Widely-admired clothes helped define the new elegance, colour and gravitas Mary Robinson , pictured, brought to the post. Clothes also echoed the Robinson message. Soft lilacs, purple or mossy-greens accentuated a fresh determination to take a once-stuffy Presidency out to ordinary people with a sympathetic message.

Robinson couture made her favourite designer, Dublin's Louise Kennedy, nationally-known, starting with a stunning amethyst-purple tailored silk- moire jacket for her 1990 inauguration. It was particularly memorable as she was surrounded there by a sartorial legacy of the old order, an entirely elderly male political establishment in grey suits.

As would-be successors set out their stalls last week, matching that style legacy was clearly going to be important. Fianna Fail's Mary McAleese appeared after her nomination in a neatly-tailored regal black suit with a pale gold silk blouse and pearls.

The favourite, anti-nuclear campaigner Adi Roche, appeared in an arresting lemon two-piece, then in a long dark outfit and characteristic quirky ear-rings, suggesting a youthful radical edge over older rivals.

Fine Gael's Mary Banotti's official photo saw her in immaculate dark jacket with distinguished top-stitching and gleaming white blouse with a more glamorous deep neck-line than normal for the office.
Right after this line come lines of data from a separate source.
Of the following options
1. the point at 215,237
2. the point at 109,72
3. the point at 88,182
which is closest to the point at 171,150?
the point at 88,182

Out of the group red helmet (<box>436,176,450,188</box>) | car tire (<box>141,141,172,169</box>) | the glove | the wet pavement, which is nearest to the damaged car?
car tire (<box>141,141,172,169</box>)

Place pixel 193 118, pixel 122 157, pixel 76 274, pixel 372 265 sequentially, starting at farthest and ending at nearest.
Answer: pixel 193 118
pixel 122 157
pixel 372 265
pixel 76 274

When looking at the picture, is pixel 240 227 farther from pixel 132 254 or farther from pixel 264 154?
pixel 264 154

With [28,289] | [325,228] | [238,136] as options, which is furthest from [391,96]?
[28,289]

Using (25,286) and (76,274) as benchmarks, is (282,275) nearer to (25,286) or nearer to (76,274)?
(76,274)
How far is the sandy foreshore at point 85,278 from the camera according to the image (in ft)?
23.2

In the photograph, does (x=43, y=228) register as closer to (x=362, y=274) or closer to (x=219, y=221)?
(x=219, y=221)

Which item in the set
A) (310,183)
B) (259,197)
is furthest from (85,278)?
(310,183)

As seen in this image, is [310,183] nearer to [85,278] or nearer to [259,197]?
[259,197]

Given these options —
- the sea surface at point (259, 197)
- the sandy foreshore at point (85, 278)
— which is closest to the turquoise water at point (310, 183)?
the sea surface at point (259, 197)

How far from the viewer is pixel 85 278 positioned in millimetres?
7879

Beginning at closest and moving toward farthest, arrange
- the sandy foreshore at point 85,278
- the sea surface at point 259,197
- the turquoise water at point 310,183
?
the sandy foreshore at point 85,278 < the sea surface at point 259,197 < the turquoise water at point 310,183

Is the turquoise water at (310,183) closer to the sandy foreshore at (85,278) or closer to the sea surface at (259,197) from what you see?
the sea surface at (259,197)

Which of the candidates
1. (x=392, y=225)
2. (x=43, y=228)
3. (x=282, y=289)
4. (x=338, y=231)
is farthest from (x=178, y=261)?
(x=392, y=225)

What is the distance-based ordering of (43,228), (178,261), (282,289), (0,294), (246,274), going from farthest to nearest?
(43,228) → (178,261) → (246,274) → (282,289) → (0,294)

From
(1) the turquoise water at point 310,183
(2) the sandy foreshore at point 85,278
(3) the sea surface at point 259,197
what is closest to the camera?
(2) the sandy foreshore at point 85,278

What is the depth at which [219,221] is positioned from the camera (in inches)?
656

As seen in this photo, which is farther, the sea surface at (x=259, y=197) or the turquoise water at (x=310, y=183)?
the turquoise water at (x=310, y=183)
Dana was less flamboyant, in a plain bright blazer and staid ankle-length flowery dress.

Such stylistic emphasis may seem superficial, but in the last poll a key turning-point was Mrs Robinson's "makeover", turning a frumpy barrister, hair blowing to the winds, into a vision of career-woman smartness, sporting designer specs and newly-discovered legs. Mrs Robinson, first female head of state in a country still to produce a woman premier, drew curious interest over how differently she would appear from male predecessors.

Irish elections have long seen US-influenced personality advertising. The recent election hinged on a powerful poster-image of Bertie Ahern, now Taoiseach, as the epitome of concern above the slogan "People before politics".